• **Records provided**:
--

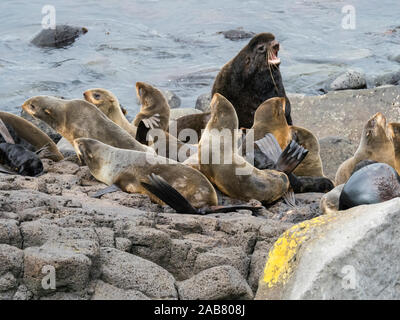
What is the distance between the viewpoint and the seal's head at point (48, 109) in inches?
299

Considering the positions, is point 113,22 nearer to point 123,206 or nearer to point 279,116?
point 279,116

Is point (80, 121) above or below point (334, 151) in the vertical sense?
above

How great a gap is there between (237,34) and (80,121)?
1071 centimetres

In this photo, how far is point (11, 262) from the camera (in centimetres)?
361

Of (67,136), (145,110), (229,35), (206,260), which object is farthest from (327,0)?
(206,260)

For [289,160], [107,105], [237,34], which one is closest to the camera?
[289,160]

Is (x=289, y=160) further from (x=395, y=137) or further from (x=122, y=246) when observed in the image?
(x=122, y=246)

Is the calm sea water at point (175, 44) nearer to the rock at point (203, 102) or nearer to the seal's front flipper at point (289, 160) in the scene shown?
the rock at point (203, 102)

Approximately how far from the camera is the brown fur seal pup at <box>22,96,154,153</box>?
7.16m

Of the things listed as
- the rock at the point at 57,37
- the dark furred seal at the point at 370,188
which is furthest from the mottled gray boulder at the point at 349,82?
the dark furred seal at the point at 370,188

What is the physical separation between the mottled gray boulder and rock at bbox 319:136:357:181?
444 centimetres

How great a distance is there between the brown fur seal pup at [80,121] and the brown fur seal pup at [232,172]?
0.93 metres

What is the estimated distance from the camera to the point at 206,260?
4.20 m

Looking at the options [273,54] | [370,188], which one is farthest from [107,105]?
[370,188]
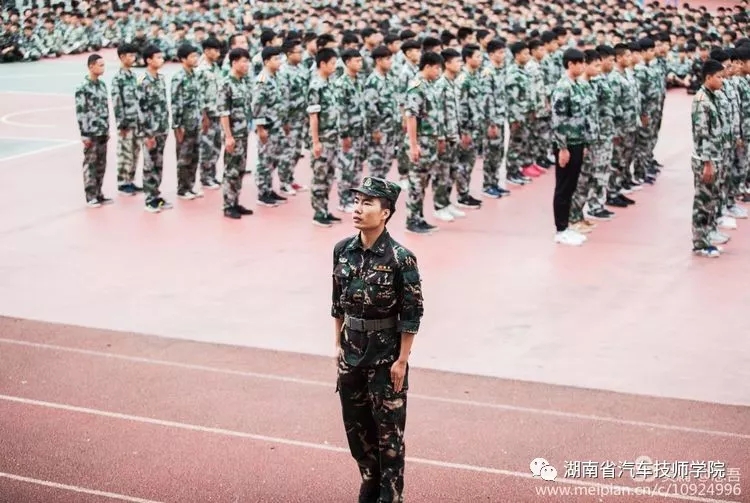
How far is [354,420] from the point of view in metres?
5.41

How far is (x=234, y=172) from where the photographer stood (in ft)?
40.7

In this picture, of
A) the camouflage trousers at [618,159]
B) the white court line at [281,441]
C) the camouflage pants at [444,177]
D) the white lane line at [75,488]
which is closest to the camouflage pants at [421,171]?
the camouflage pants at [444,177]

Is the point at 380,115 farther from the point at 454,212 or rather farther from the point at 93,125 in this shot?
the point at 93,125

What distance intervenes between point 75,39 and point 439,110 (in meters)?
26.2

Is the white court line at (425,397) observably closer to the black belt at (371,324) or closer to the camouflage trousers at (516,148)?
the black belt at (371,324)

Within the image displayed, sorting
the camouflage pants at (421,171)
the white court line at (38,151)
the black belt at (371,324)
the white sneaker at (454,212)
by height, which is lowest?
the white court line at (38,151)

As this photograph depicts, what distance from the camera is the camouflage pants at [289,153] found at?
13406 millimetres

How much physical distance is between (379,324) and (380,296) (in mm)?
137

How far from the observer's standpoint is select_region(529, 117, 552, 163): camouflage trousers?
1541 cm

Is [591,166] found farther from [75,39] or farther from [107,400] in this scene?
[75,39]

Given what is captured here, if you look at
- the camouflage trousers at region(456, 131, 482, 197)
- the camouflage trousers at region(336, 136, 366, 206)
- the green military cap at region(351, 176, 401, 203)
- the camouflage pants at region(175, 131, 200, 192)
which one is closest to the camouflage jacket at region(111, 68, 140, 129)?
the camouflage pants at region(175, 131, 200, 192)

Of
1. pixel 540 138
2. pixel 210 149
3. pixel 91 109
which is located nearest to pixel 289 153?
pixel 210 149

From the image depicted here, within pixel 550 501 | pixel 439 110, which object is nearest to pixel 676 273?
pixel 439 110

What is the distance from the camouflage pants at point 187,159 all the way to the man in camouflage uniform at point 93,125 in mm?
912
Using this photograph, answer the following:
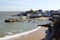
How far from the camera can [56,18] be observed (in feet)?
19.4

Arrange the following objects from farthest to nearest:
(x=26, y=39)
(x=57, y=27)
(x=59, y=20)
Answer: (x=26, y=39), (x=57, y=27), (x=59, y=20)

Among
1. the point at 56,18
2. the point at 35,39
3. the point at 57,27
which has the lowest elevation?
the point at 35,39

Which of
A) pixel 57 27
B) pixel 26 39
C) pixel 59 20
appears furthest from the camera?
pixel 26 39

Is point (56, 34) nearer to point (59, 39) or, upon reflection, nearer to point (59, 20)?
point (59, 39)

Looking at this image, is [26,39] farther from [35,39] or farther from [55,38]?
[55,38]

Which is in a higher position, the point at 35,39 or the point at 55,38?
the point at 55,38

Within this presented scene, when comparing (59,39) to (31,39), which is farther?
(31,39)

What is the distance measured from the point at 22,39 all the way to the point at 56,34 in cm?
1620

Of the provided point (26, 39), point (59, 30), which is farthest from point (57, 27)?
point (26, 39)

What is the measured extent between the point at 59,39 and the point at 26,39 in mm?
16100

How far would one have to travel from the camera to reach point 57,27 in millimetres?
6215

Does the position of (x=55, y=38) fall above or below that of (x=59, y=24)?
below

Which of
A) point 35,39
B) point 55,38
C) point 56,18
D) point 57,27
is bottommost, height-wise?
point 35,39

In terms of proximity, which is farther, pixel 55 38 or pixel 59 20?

--

• **Written task**: Repeat each entry exactly as given; no pictures belong in the copy.

• **Correct result**:
What is the distance between the viewpoint and the seal's head at point (48, 109) in inches?
299

Considering the positions, is point 113,22 nearer to point 123,206 or nearer to point 279,116?
point 279,116

Is point (80, 121) above or below point (334, 151) in the vertical sense?
above

How great a gap is there between (237,34) and (80,121)?
1071 centimetres

In this photo, how far is point (11, 262) from the camera (in centimetres)?
361

Of (67,136), (145,110), (229,35), (206,260), which object is farthest from (327,0)?
(206,260)

For [289,160], [107,105], [237,34], which one is closest to the camera?
[289,160]

Is (x=289, y=160) further from (x=395, y=137) or further from (x=122, y=246) when observed in the image?
(x=122, y=246)

Is the calm sea water at point (175, 44) nearer to the rock at point (203, 102) or nearer to the seal's front flipper at point (289, 160) in the scene shown?
the rock at point (203, 102)

Approximately how far from the camera is the brown fur seal pup at <box>22,96,154,153</box>?
7.16m

Of the things listed as
- the rock at the point at 57,37
- the dark furred seal at the point at 370,188
which is furthest from the mottled gray boulder at the point at 349,82?
the dark furred seal at the point at 370,188

What is the physical separation between the mottled gray boulder and rock at bbox 319:136:357:181?
444 centimetres

How great a distance is there between the brown fur seal pup at [80,121] and the brown fur seal pup at [232,172]?
0.93 metres

What is the estimated distance from the camera to the point at 206,260?
4.20 m

Looking at the options [273,54] | [370,188], which one is farthest from [107,105]?
[370,188]
How far is [354,420] from the point of view in metres?
5.41

How far is (x=234, y=172) from where the photographer stood (in ft)?
40.7

In this picture, of
A) the camouflage trousers at [618,159]
B) the white court line at [281,441]
C) the camouflage pants at [444,177]
D) the white lane line at [75,488]
which is closest to the camouflage pants at [421,171]?
the camouflage pants at [444,177]

Is the point at 380,115 farther from the point at 454,212 or rather farther from the point at 93,125 in this shot?
the point at 93,125

What distance intervenes between point 75,39 and point 439,110 (in meters)?
26.2

Is the white court line at (425,397) observably closer to the black belt at (371,324) or closer to the camouflage trousers at (516,148)?
the black belt at (371,324)

Within the image displayed, sorting
the camouflage pants at (421,171)
the white court line at (38,151)
the black belt at (371,324)
the white sneaker at (454,212)
by height, which is lowest?
the white court line at (38,151)

As this photograph depicts, what distance from the camera is the camouflage pants at [289,153] found at?
13406 millimetres

How much physical distance is between (379,324) and (380,296) (in mm)?
137

How far from the observer's standpoint is select_region(529, 117, 552, 163): camouflage trousers?
1541 cm

Is [591,166] found farther from [75,39] or farther from [107,400] in this scene?
[75,39]

Given what is captured here, if you look at
- the camouflage trousers at region(456, 131, 482, 197)
- the camouflage trousers at region(336, 136, 366, 206)
- the green military cap at region(351, 176, 401, 203)
- the camouflage pants at region(175, 131, 200, 192)
which one is closest to the camouflage jacket at region(111, 68, 140, 129)?
the camouflage pants at region(175, 131, 200, 192)

Of
1. pixel 540 138
2. pixel 210 149
3. pixel 91 109
which is located nearest to pixel 289 153?
pixel 210 149

From the image depicted here, within pixel 550 501 | pixel 439 110, which object is nearest to pixel 676 273?
pixel 439 110

What is the distance from the camouflage pants at point 187,159 all the way to the man in camouflage uniform at point 93,125 in mm?
912
Using this photograph, answer the following:
How far from the camera can [56,18] be observed (in feet)?
19.4

Arrange the following objects from farthest to nearest:
(x=26, y=39)
(x=57, y=27)
(x=59, y=20)
Answer: (x=26, y=39), (x=57, y=27), (x=59, y=20)

Among
1. the point at 56,18
2. the point at 35,39
3. the point at 57,27
which has the lowest elevation?
the point at 35,39

Which of
A) pixel 57 27
B) pixel 26 39
C) pixel 59 20
appears furthest from the camera?
pixel 26 39

Is point (56, 34) nearer to point (59, 39) or, upon reflection, nearer to point (59, 20)?
point (59, 39)

Looking at this image, is [26,39] farther from [35,39] or farther from [55,38]?
[55,38]

Which is in a higher position, the point at 35,39 or the point at 55,38?
the point at 55,38

Within this presented scene, when comparing (59,39) to (31,39), which is farther?
(31,39)

What is the distance measured from the point at 22,39 all the way to the point at 56,34 in cm?
1620

Of the provided point (26, 39), point (59, 30), which is farthest from point (57, 27)?
point (26, 39)

What is the measured extent between the point at 59,39 and the point at 26,39 in mm?
16100

How far would one have to travel from the camera to reach point 57,27 in millimetres?
6215

Does the position of (x=55, y=38) fall above or below that of (x=59, y=24)?
below

Which of
A) point 35,39
B) point 55,38
C) point 56,18
D) point 57,27
is bottommost, height-wise?
point 35,39

In terms of proximity, which is farther, pixel 55 38 or pixel 59 20?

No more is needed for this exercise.